Never delete resolved or superseded memories. Mark them with their terminal state and timestamp. A resolved goal is still useful context — it tells you something about the user's history, priorities, and trajectory. Deleting it on resolution loses that signal permanently.

Audit your active memory set periodically. Pull all ACTIVE memories for a test user after fifty sessions. Read them as if you're the agent. Ask: how many of these are still true? How many should be RESOLVED or EXPIRED? The answer will tell you more about your lifecycle management gaps than any metric will.


How Memgram Approaches This

Memgram's graph layer models facts as stateful entities, not static entries. When a new fact supersedes an existing one, the old value is marked is_current: false with a superseded_at timestamp — never deleted. The full state history is preserved and queryable.

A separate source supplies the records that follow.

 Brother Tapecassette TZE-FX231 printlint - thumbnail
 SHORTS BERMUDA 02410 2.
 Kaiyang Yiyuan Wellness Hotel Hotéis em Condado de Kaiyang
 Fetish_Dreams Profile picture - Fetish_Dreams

Explicit superseding is handled structurally. Implicit resolution — detecting that an event resolves a stored goal — is surfaced in the PipelineTrace, where the extraction reasoning for each candidate is logged. When the system misses a resolution event, the trace shows what was considered and why the connection wasn't made.

The lifecycle of a fact is never fully certain. But making the transitions visible is the precondition for doing anything about it.